**WORK INSTRUCTIONS:** Once "产品介绍｜G-250S双主轴数控车床(图5)" turns up in a line below, reproduce that line and those after it exactly, stopping after the line with "#直播中LIVE】普丁年度記者會 俄烏和平談判進度受矚目｜三立新聞網 SETN.com"; leave pictures out.

**DATA EXTRACT:**
*-*-*

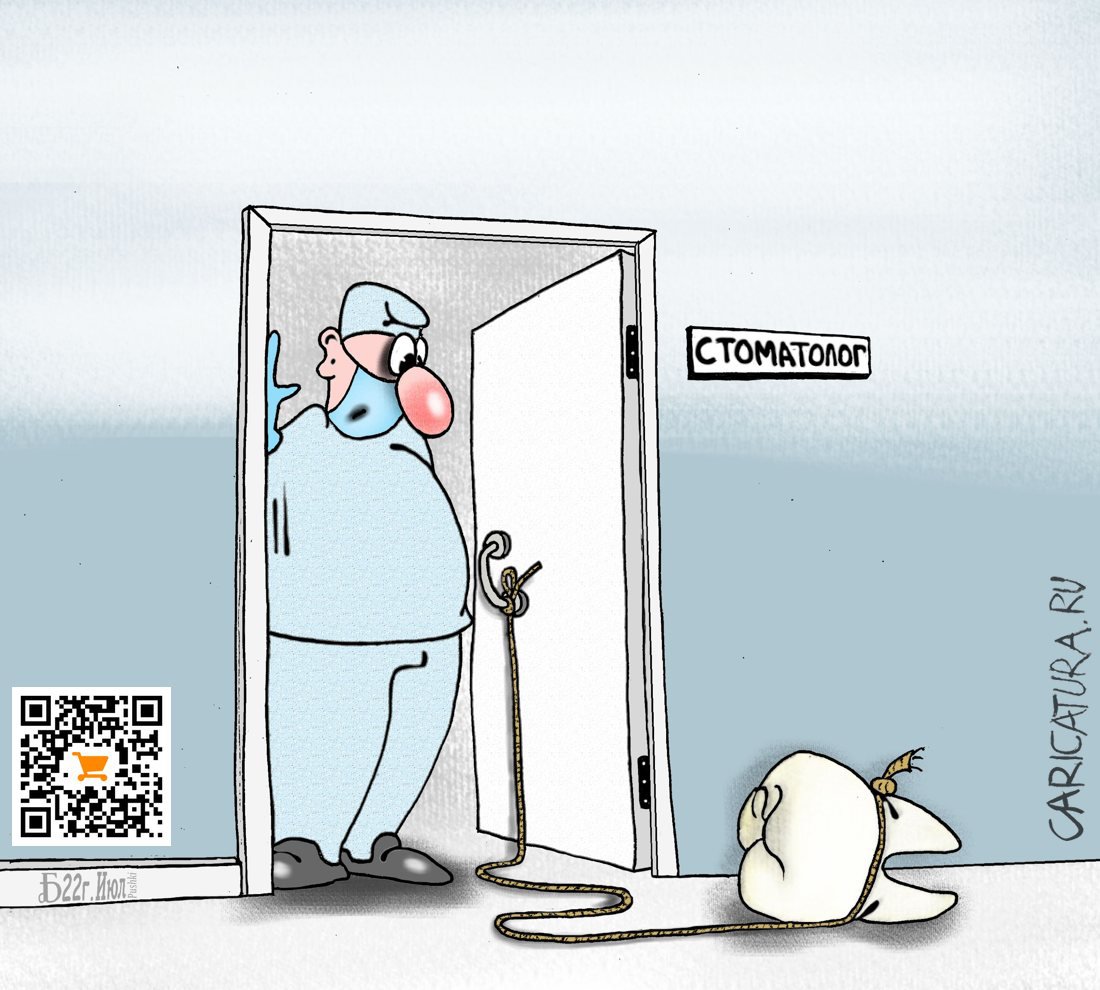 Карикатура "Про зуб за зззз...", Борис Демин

*-*-*

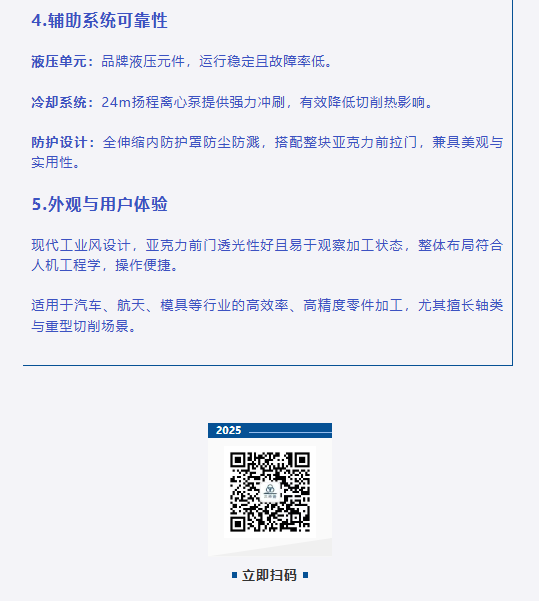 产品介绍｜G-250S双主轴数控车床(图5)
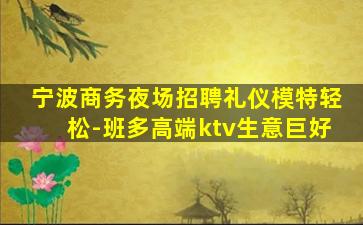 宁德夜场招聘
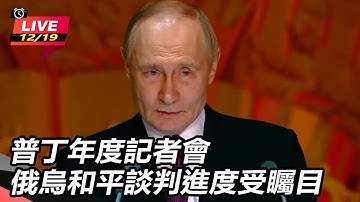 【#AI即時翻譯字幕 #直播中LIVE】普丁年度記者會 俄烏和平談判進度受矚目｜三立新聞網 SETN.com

*-*-*

**WRITTEN SOLUTION:**
 产品介绍｜G-250S双主轴数控车床(图5)
 宁德夜场招聘
 【#AI即時翻譯字幕 #直播中LIVE】普丁年度記者會 俄烏和平談判進度受矚目｜三立新聞網 SETN.com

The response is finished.